* Seçilen metin *
━━━━━━━━━━

Bir kez daha laiklik günü
Özdemir İnce
Son Köşe Yazıları

Bir kez daha laiklik günü

10.04.2022 05:00
Güncellenme:
Takip Et:

Devlet ve din işlerinin tam ayrımı, 5 Şubat 1937 tarihinde Türk anayasasına dahil edilerek laiklik devrimi anayasal gelişimini kazandı. Ama bu ayrımın kökeni daha önemli: 10 Nisan 1928 günü “Türkiye Devleti’nin dini İslamdır” maddesi 1924 Anayasası’ndan çıkarıldı. 10 Nisan 1928 ve 5 Şubat 1937 tarihleri Çağının Çağdaşı Türkiye Cumhuriyeti’nin biçimsel ve ideolojik bağlamda kuruluşunu tamamladığı günlerdir.

Edebiyat dergilerinde, Hürriyet, Aydınlık ve Cumhuriyet gazetelerinde laiklik üzerine o kadar çok yazı yazdım ki Türk Aydınlanması ve Laiklik (SİA Yayınları, 2020) kitabımdan başka epeyce kalın bir kitap daha olur. “Azgın jakoben laikcilik”imden olacak, 29 Mart 2012 günü, AKP iktidarı tarafından Hürriyet gazetesinden atıldım.

━━━━━━━━━━

Laiklik günüyle ilgili köşe yazısını kaldığı yerden devam ettirin. Ardından gelen veriler başka bir kaynaktan alınmıştır.

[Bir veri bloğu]

━━━━━━━━━━

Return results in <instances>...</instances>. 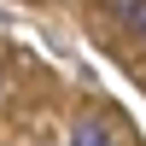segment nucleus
<instances>
[{"label":"nucleus","mask_w":146,"mask_h":146,"mask_svg":"<svg viewBox=\"0 0 146 146\" xmlns=\"http://www.w3.org/2000/svg\"><path fill=\"white\" fill-rule=\"evenodd\" d=\"M70 146H111V129H105L100 117H82V123L70 129Z\"/></svg>","instance_id":"1"},{"label":"nucleus","mask_w":146,"mask_h":146,"mask_svg":"<svg viewBox=\"0 0 146 146\" xmlns=\"http://www.w3.org/2000/svg\"><path fill=\"white\" fill-rule=\"evenodd\" d=\"M105 12L123 18V23H140V18H146V0H105Z\"/></svg>","instance_id":"2"},{"label":"nucleus","mask_w":146,"mask_h":146,"mask_svg":"<svg viewBox=\"0 0 146 146\" xmlns=\"http://www.w3.org/2000/svg\"><path fill=\"white\" fill-rule=\"evenodd\" d=\"M140 35H146V18H140Z\"/></svg>","instance_id":"3"}]
</instances>
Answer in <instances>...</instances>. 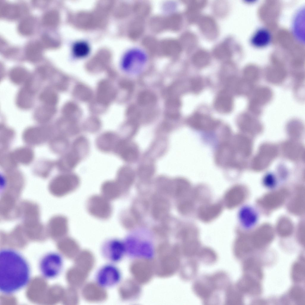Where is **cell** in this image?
Masks as SVG:
<instances>
[{
    "label": "cell",
    "mask_w": 305,
    "mask_h": 305,
    "mask_svg": "<svg viewBox=\"0 0 305 305\" xmlns=\"http://www.w3.org/2000/svg\"><path fill=\"white\" fill-rule=\"evenodd\" d=\"M218 49L216 50L215 52L217 53L219 57L223 58H227L229 57L230 55L229 54V52L228 49L225 47V46H220L217 47Z\"/></svg>",
    "instance_id": "d4e9b609"
},
{
    "label": "cell",
    "mask_w": 305,
    "mask_h": 305,
    "mask_svg": "<svg viewBox=\"0 0 305 305\" xmlns=\"http://www.w3.org/2000/svg\"><path fill=\"white\" fill-rule=\"evenodd\" d=\"M216 110L221 113H228L232 108L233 102L231 95L226 90L220 93L214 103Z\"/></svg>",
    "instance_id": "4fadbf2b"
},
{
    "label": "cell",
    "mask_w": 305,
    "mask_h": 305,
    "mask_svg": "<svg viewBox=\"0 0 305 305\" xmlns=\"http://www.w3.org/2000/svg\"><path fill=\"white\" fill-rule=\"evenodd\" d=\"M89 149V142L84 136H80L74 141L72 145V150L82 158L88 153Z\"/></svg>",
    "instance_id": "d6986e66"
},
{
    "label": "cell",
    "mask_w": 305,
    "mask_h": 305,
    "mask_svg": "<svg viewBox=\"0 0 305 305\" xmlns=\"http://www.w3.org/2000/svg\"><path fill=\"white\" fill-rule=\"evenodd\" d=\"M100 250L104 258L112 263L120 262L125 255L124 242L117 239L106 240L102 244Z\"/></svg>",
    "instance_id": "8992f818"
},
{
    "label": "cell",
    "mask_w": 305,
    "mask_h": 305,
    "mask_svg": "<svg viewBox=\"0 0 305 305\" xmlns=\"http://www.w3.org/2000/svg\"><path fill=\"white\" fill-rule=\"evenodd\" d=\"M203 83L201 79L199 77L194 78L191 81V88L194 93L200 91L203 88Z\"/></svg>",
    "instance_id": "603a6c76"
},
{
    "label": "cell",
    "mask_w": 305,
    "mask_h": 305,
    "mask_svg": "<svg viewBox=\"0 0 305 305\" xmlns=\"http://www.w3.org/2000/svg\"><path fill=\"white\" fill-rule=\"evenodd\" d=\"M94 279L99 287L104 288H110L119 283L122 274L115 264L109 262L99 268L95 274Z\"/></svg>",
    "instance_id": "277c9868"
},
{
    "label": "cell",
    "mask_w": 305,
    "mask_h": 305,
    "mask_svg": "<svg viewBox=\"0 0 305 305\" xmlns=\"http://www.w3.org/2000/svg\"><path fill=\"white\" fill-rule=\"evenodd\" d=\"M222 209V205L219 203L204 204L199 208L198 216L202 221L209 222L217 217L221 213Z\"/></svg>",
    "instance_id": "7c38bea8"
},
{
    "label": "cell",
    "mask_w": 305,
    "mask_h": 305,
    "mask_svg": "<svg viewBox=\"0 0 305 305\" xmlns=\"http://www.w3.org/2000/svg\"><path fill=\"white\" fill-rule=\"evenodd\" d=\"M63 259L62 256L55 252H48L41 258L39 263V269L42 276L47 279L56 278L63 269Z\"/></svg>",
    "instance_id": "3957f363"
},
{
    "label": "cell",
    "mask_w": 305,
    "mask_h": 305,
    "mask_svg": "<svg viewBox=\"0 0 305 305\" xmlns=\"http://www.w3.org/2000/svg\"><path fill=\"white\" fill-rule=\"evenodd\" d=\"M134 177V172L130 167L124 166L119 170L116 181L120 186H127L130 184Z\"/></svg>",
    "instance_id": "ac0fdd59"
},
{
    "label": "cell",
    "mask_w": 305,
    "mask_h": 305,
    "mask_svg": "<svg viewBox=\"0 0 305 305\" xmlns=\"http://www.w3.org/2000/svg\"><path fill=\"white\" fill-rule=\"evenodd\" d=\"M304 10L302 9L295 15L293 23V33L296 38L304 41Z\"/></svg>",
    "instance_id": "2e32d148"
},
{
    "label": "cell",
    "mask_w": 305,
    "mask_h": 305,
    "mask_svg": "<svg viewBox=\"0 0 305 305\" xmlns=\"http://www.w3.org/2000/svg\"><path fill=\"white\" fill-rule=\"evenodd\" d=\"M147 61V56L142 50L132 49L125 55L122 61L123 69L132 74L140 72L144 68Z\"/></svg>",
    "instance_id": "5b68a950"
},
{
    "label": "cell",
    "mask_w": 305,
    "mask_h": 305,
    "mask_svg": "<svg viewBox=\"0 0 305 305\" xmlns=\"http://www.w3.org/2000/svg\"><path fill=\"white\" fill-rule=\"evenodd\" d=\"M73 52L76 56L78 57H84L86 56L89 52V46L83 42L76 43L73 48Z\"/></svg>",
    "instance_id": "ffe728a7"
},
{
    "label": "cell",
    "mask_w": 305,
    "mask_h": 305,
    "mask_svg": "<svg viewBox=\"0 0 305 305\" xmlns=\"http://www.w3.org/2000/svg\"><path fill=\"white\" fill-rule=\"evenodd\" d=\"M204 52L200 53V56H194L193 62L194 64L200 67H203L207 65L209 62V57Z\"/></svg>",
    "instance_id": "44dd1931"
},
{
    "label": "cell",
    "mask_w": 305,
    "mask_h": 305,
    "mask_svg": "<svg viewBox=\"0 0 305 305\" xmlns=\"http://www.w3.org/2000/svg\"><path fill=\"white\" fill-rule=\"evenodd\" d=\"M154 171V169L153 165L147 164L140 167L138 173L141 176L148 177L152 175Z\"/></svg>",
    "instance_id": "7402d4cb"
},
{
    "label": "cell",
    "mask_w": 305,
    "mask_h": 305,
    "mask_svg": "<svg viewBox=\"0 0 305 305\" xmlns=\"http://www.w3.org/2000/svg\"><path fill=\"white\" fill-rule=\"evenodd\" d=\"M222 141L217 146L214 155L216 164L224 168L235 166V152L228 139Z\"/></svg>",
    "instance_id": "52a82bcc"
},
{
    "label": "cell",
    "mask_w": 305,
    "mask_h": 305,
    "mask_svg": "<svg viewBox=\"0 0 305 305\" xmlns=\"http://www.w3.org/2000/svg\"><path fill=\"white\" fill-rule=\"evenodd\" d=\"M188 123L189 126L194 129L207 132L216 130L220 123L218 120L199 113L195 114L191 116Z\"/></svg>",
    "instance_id": "9c48e42d"
},
{
    "label": "cell",
    "mask_w": 305,
    "mask_h": 305,
    "mask_svg": "<svg viewBox=\"0 0 305 305\" xmlns=\"http://www.w3.org/2000/svg\"><path fill=\"white\" fill-rule=\"evenodd\" d=\"M31 269L25 257L11 248L0 250V291L6 295L24 288L31 278Z\"/></svg>",
    "instance_id": "6da1fadb"
},
{
    "label": "cell",
    "mask_w": 305,
    "mask_h": 305,
    "mask_svg": "<svg viewBox=\"0 0 305 305\" xmlns=\"http://www.w3.org/2000/svg\"><path fill=\"white\" fill-rule=\"evenodd\" d=\"M123 242L125 255L129 258L151 260L155 256V247L150 239L128 236Z\"/></svg>",
    "instance_id": "7a4b0ae2"
},
{
    "label": "cell",
    "mask_w": 305,
    "mask_h": 305,
    "mask_svg": "<svg viewBox=\"0 0 305 305\" xmlns=\"http://www.w3.org/2000/svg\"><path fill=\"white\" fill-rule=\"evenodd\" d=\"M207 21L206 20V21H205V22L203 21V22L205 24H202L203 26H202V29L203 30V31L206 33H211L212 32V31H213L214 32V31H215V26L214 25V22L210 19H207Z\"/></svg>",
    "instance_id": "cb8c5ba5"
},
{
    "label": "cell",
    "mask_w": 305,
    "mask_h": 305,
    "mask_svg": "<svg viewBox=\"0 0 305 305\" xmlns=\"http://www.w3.org/2000/svg\"><path fill=\"white\" fill-rule=\"evenodd\" d=\"M120 140L114 133L105 132L97 138L96 144L97 148L103 152H113Z\"/></svg>",
    "instance_id": "8fae6325"
},
{
    "label": "cell",
    "mask_w": 305,
    "mask_h": 305,
    "mask_svg": "<svg viewBox=\"0 0 305 305\" xmlns=\"http://www.w3.org/2000/svg\"><path fill=\"white\" fill-rule=\"evenodd\" d=\"M108 200L103 196H92L88 201V210L91 214L96 217L106 219L110 216L112 211L111 206Z\"/></svg>",
    "instance_id": "ba28073f"
},
{
    "label": "cell",
    "mask_w": 305,
    "mask_h": 305,
    "mask_svg": "<svg viewBox=\"0 0 305 305\" xmlns=\"http://www.w3.org/2000/svg\"><path fill=\"white\" fill-rule=\"evenodd\" d=\"M240 222L245 227L250 228L254 226L258 220V215L252 208L246 206L240 210L239 214Z\"/></svg>",
    "instance_id": "5bb4252c"
},
{
    "label": "cell",
    "mask_w": 305,
    "mask_h": 305,
    "mask_svg": "<svg viewBox=\"0 0 305 305\" xmlns=\"http://www.w3.org/2000/svg\"><path fill=\"white\" fill-rule=\"evenodd\" d=\"M271 39V35L269 31L265 28H261L253 35L250 39V43L256 47L262 48L268 45Z\"/></svg>",
    "instance_id": "9a60e30c"
},
{
    "label": "cell",
    "mask_w": 305,
    "mask_h": 305,
    "mask_svg": "<svg viewBox=\"0 0 305 305\" xmlns=\"http://www.w3.org/2000/svg\"><path fill=\"white\" fill-rule=\"evenodd\" d=\"M120 186L115 181L105 182L102 186L103 196L108 200H113L119 196Z\"/></svg>",
    "instance_id": "e0dca14e"
},
{
    "label": "cell",
    "mask_w": 305,
    "mask_h": 305,
    "mask_svg": "<svg viewBox=\"0 0 305 305\" xmlns=\"http://www.w3.org/2000/svg\"><path fill=\"white\" fill-rule=\"evenodd\" d=\"M124 161L131 162L137 159L139 155V150L134 144L126 140H120L113 152Z\"/></svg>",
    "instance_id": "30bf717a"
}]
</instances>
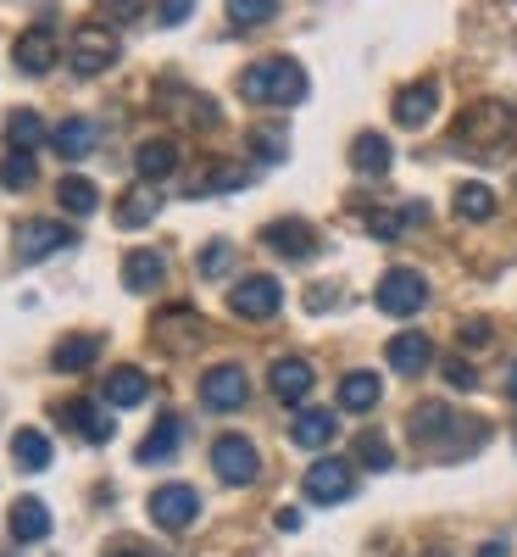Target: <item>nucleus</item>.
<instances>
[{
	"instance_id": "39",
	"label": "nucleus",
	"mask_w": 517,
	"mask_h": 557,
	"mask_svg": "<svg viewBox=\"0 0 517 557\" xmlns=\"http://www.w3.org/2000/svg\"><path fill=\"white\" fill-rule=\"evenodd\" d=\"M228 268H234V240H212L201 251V278H228Z\"/></svg>"
},
{
	"instance_id": "36",
	"label": "nucleus",
	"mask_w": 517,
	"mask_h": 557,
	"mask_svg": "<svg viewBox=\"0 0 517 557\" xmlns=\"http://www.w3.org/2000/svg\"><path fill=\"white\" fill-rule=\"evenodd\" d=\"M34 178H39V168H34L28 151H7V157H0V190H28Z\"/></svg>"
},
{
	"instance_id": "33",
	"label": "nucleus",
	"mask_w": 517,
	"mask_h": 557,
	"mask_svg": "<svg viewBox=\"0 0 517 557\" xmlns=\"http://www.w3.org/2000/svg\"><path fill=\"white\" fill-rule=\"evenodd\" d=\"M12 457H17L23 474H45L51 469V441H45L39 430H17L12 435Z\"/></svg>"
},
{
	"instance_id": "32",
	"label": "nucleus",
	"mask_w": 517,
	"mask_h": 557,
	"mask_svg": "<svg viewBox=\"0 0 517 557\" xmlns=\"http://www.w3.org/2000/svg\"><path fill=\"white\" fill-rule=\"evenodd\" d=\"M45 139H51V134H45V123H39V112H28V107H17L12 117H7V146L12 151H39L45 146Z\"/></svg>"
},
{
	"instance_id": "20",
	"label": "nucleus",
	"mask_w": 517,
	"mask_h": 557,
	"mask_svg": "<svg viewBox=\"0 0 517 557\" xmlns=\"http://www.w3.org/2000/svg\"><path fill=\"white\" fill-rule=\"evenodd\" d=\"M335 430H340V418L328 412V407H301L295 424H290V441L306 446V451H323L328 441H335Z\"/></svg>"
},
{
	"instance_id": "46",
	"label": "nucleus",
	"mask_w": 517,
	"mask_h": 557,
	"mask_svg": "<svg viewBox=\"0 0 517 557\" xmlns=\"http://www.w3.org/2000/svg\"><path fill=\"white\" fill-rule=\"evenodd\" d=\"M112 557H156V552H146V546H134V541H123V546H117Z\"/></svg>"
},
{
	"instance_id": "16",
	"label": "nucleus",
	"mask_w": 517,
	"mask_h": 557,
	"mask_svg": "<svg viewBox=\"0 0 517 557\" xmlns=\"http://www.w3.org/2000/svg\"><path fill=\"white\" fill-rule=\"evenodd\" d=\"M384 357H390L395 374H423V368L434 362V341L423 335V330H401V335H390Z\"/></svg>"
},
{
	"instance_id": "6",
	"label": "nucleus",
	"mask_w": 517,
	"mask_h": 557,
	"mask_svg": "<svg viewBox=\"0 0 517 557\" xmlns=\"http://www.w3.org/2000/svg\"><path fill=\"white\" fill-rule=\"evenodd\" d=\"M201 401H206V412H240L251 401V374L240 362L206 368V374H201Z\"/></svg>"
},
{
	"instance_id": "26",
	"label": "nucleus",
	"mask_w": 517,
	"mask_h": 557,
	"mask_svg": "<svg viewBox=\"0 0 517 557\" xmlns=\"http://www.w3.org/2000/svg\"><path fill=\"white\" fill-rule=\"evenodd\" d=\"M379 396H384V380L367 374V368H356V374L340 380V407L345 412H373V407H379Z\"/></svg>"
},
{
	"instance_id": "7",
	"label": "nucleus",
	"mask_w": 517,
	"mask_h": 557,
	"mask_svg": "<svg viewBox=\"0 0 517 557\" xmlns=\"http://www.w3.org/2000/svg\"><path fill=\"white\" fill-rule=\"evenodd\" d=\"M278 307H285V290H278V278H267V273L234 278V290H228V312H234V318L262 323V318H273Z\"/></svg>"
},
{
	"instance_id": "35",
	"label": "nucleus",
	"mask_w": 517,
	"mask_h": 557,
	"mask_svg": "<svg viewBox=\"0 0 517 557\" xmlns=\"http://www.w3.org/2000/svg\"><path fill=\"white\" fill-rule=\"evenodd\" d=\"M351 457L362 462V469H379V474H384L390 462H395V451H390V441H384L379 430H362V435L351 441Z\"/></svg>"
},
{
	"instance_id": "9",
	"label": "nucleus",
	"mask_w": 517,
	"mask_h": 557,
	"mask_svg": "<svg viewBox=\"0 0 517 557\" xmlns=\"http://www.w3.org/2000/svg\"><path fill=\"white\" fill-rule=\"evenodd\" d=\"M67 246H73V228L56 223V218H28V223L17 228V240H12L17 262H45V257H56V251H67Z\"/></svg>"
},
{
	"instance_id": "12",
	"label": "nucleus",
	"mask_w": 517,
	"mask_h": 557,
	"mask_svg": "<svg viewBox=\"0 0 517 557\" xmlns=\"http://www.w3.org/2000/svg\"><path fill=\"white\" fill-rule=\"evenodd\" d=\"M262 246L267 251H278V257H295V262H306V257H317V235H312V223H301V218H278V223H267L262 228Z\"/></svg>"
},
{
	"instance_id": "22",
	"label": "nucleus",
	"mask_w": 517,
	"mask_h": 557,
	"mask_svg": "<svg viewBox=\"0 0 517 557\" xmlns=\"http://www.w3.org/2000/svg\"><path fill=\"white\" fill-rule=\"evenodd\" d=\"M96 357H101V335H62L51 368L56 374H84V368H96Z\"/></svg>"
},
{
	"instance_id": "45",
	"label": "nucleus",
	"mask_w": 517,
	"mask_h": 557,
	"mask_svg": "<svg viewBox=\"0 0 517 557\" xmlns=\"http://www.w3.org/2000/svg\"><path fill=\"white\" fill-rule=\"evenodd\" d=\"M479 557H512V546H506V541H484Z\"/></svg>"
},
{
	"instance_id": "1",
	"label": "nucleus",
	"mask_w": 517,
	"mask_h": 557,
	"mask_svg": "<svg viewBox=\"0 0 517 557\" xmlns=\"http://www.w3.org/2000/svg\"><path fill=\"white\" fill-rule=\"evenodd\" d=\"M412 441H417V446H434L445 462H456V457H467V451H479V446L490 441V430L479 424V418L445 407V401H417V407H412Z\"/></svg>"
},
{
	"instance_id": "19",
	"label": "nucleus",
	"mask_w": 517,
	"mask_h": 557,
	"mask_svg": "<svg viewBox=\"0 0 517 557\" xmlns=\"http://www.w3.org/2000/svg\"><path fill=\"white\" fill-rule=\"evenodd\" d=\"M245 184H251V168L245 162H206L190 178V196H228V190H245Z\"/></svg>"
},
{
	"instance_id": "21",
	"label": "nucleus",
	"mask_w": 517,
	"mask_h": 557,
	"mask_svg": "<svg viewBox=\"0 0 517 557\" xmlns=\"http://www.w3.org/2000/svg\"><path fill=\"white\" fill-rule=\"evenodd\" d=\"M162 278H167V257H162V251H146V246H139V251H128V257H123V285H128L134 296L156 290Z\"/></svg>"
},
{
	"instance_id": "41",
	"label": "nucleus",
	"mask_w": 517,
	"mask_h": 557,
	"mask_svg": "<svg viewBox=\"0 0 517 557\" xmlns=\"http://www.w3.org/2000/svg\"><path fill=\"white\" fill-rule=\"evenodd\" d=\"M184 123H196V128H217V107L206 101V96H184Z\"/></svg>"
},
{
	"instance_id": "27",
	"label": "nucleus",
	"mask_w": 517,
	"mask_h": 557,
	"mask_svg": "<svg viewBox=\"0 0 517 557\" xmlns=\"http://www.w3.org/2000/svg\"><path fill=\"white\" fill-rule=\"evenodd\" d=\"M156 212H162V190H156V184H146V178H139V190H128L117 201V223L123 228H146Z\"/></svg>"
},
{
	"instance_id": "11",
	"label": "nucleus",
	"mask_w": 517,
	"mask_h": 557,
	"mask_svg": "<svg viewBox=\"0 0 517 557\" xmlns=\"http://www.w3.org/2000/svg\"><path fill=\"white\" fill-rule=\"evenodd\" d=\"M351 462L345 457H317L312 469H306V502H317V507H335V502H345L351 496Z\"/></svg>"
},
{
	"instance_id": "14",
	"label": "nucleus",
	"mask_w": 517,
	"mask_h": 557,
	"mask_svg": "<svg viewBox=\"0 0 517 557\" xmlns=\"http://www.w3.org/2000/svg\"><path fill=\"white\" fill-rule=\"evenodd\" d=\"M434 112H440V84L434 78H417V84H406L395 96V123L401 128H423Z\"/></svg>"
},
{
	"instance_id": "5",
	"label": "nucleus",
	"mask_w": 517,
	"mask_h": 557,
	"mask_svg": "<svg viewBox=\"0 0 517 557\" xmlns=\"http://www.w3.org/2000/svg\"><path fill=\"white\" fill-rule=\"evenodd\" d=\"M373 301H379V312H390V318H412V312H423V301H429V278H423L417 268H390L379 278V290H373Z\"/></svg>"
},
{
	"instance_id": "13",
	"label": "nucleus",
	"mask_w": 517,
	"mask_h": 557,
	"mask_svg": "<svg viewBox=\"0 0 517 557\" xmlns=\"http://www.w3.org/2000/svg\"><path fill=\"white\" fill-rule=\"evenodd\" d=\"M62 424H67L73 435H84L89 446H106V441L117 435V418H112V412H101L96 401H84V396L62 407Z\"/></svg>"
},
{
	"instance_id": "15",
	"label": "nucleus",
	"mask_w": 517,
	"mask_h": 557,
	"mask_svg": "<svg viewBox=\"0 0 517 557\" xmlns=\"http://www.w3.org/2000/svg\"><path fill=\"white\" fill-rule=\"evenodd\" d=\"M267 385H273V396L278 401H306L312 396V385H317V374H312V362L306 357H278L273 362V374H267Z\"/></svg>"
},
{
	"instance_id": "48",
	"label": "nucleus",
	"mask_w": 517,
	"mask_h": 557,
	"mask_svg": "<svg viewBox=\"0 0 517 557\" xmlns=\"http://www.w3.org/2000/svg\"><path fill=\"white\" fill-rule=\"evenodd\" d=\"M434 557H445V552H434Z\"/></svg>"
},
{
	"instance_id": "40",
	"label": "nucleus",
	"mask_w": 517,
	"mask_h": 557,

━━━━━━━━━━

* Yanıt *
Bu olay üzerine, zibidinin biri Radikal gazetesinde “Bir kökten laikçiyi gözyaşları ile uğurlarken” başlıklı bir yergi yazısı yayımlamıştı. Ancak tanım yanlıştı: Ben “kökten laikçi” değilim, iflah olmaz bir “köktenci laik”im. “Köktenci laik” olmak çağının çağdaşı olmak demektir. Bunca yazıdan, bunca mücadeleden sonra laikliğin en anlamlı, en kapsamlı tanımını bize ilkokulda (1943-1948) öğrettiklerine karar verdim: “Laiklik din ile devlet işlerinin ayrılmasıdır.” Yani dinsiz devlet! Bir ara kendimce de bir tanım yaptım: “Laiklik birey ve toplumu din adamlarının saldırısına karşı korur.”

***

Bugün, (Prof. Dr.) Mustafa Gündüz’ün hazırladığı İştihad’ın İçtihadı, Abdullah Cevdet’ten Seçme Yazılar (Lotus Yayınları, 2008) adlı kitaptan alıntılar yapacağım. Dr. Abdullah Cevdet, çağının çağdaşı Türkiye Cumhuriyeti’nin düşünce kaynaklarından biridir:

“Bizim için dindar, yalnız o adamdır ki, hakikati arar, hakikati düşünür, hakikati sever. Dindarlığın bu manasıyla, herkesin dindar olduğu gün din, hem lâhûti (ilahî) hem nâsutî (dünya ve insanla ilgili) müesseselerin en derini ve en güzeli olur.” (s.33)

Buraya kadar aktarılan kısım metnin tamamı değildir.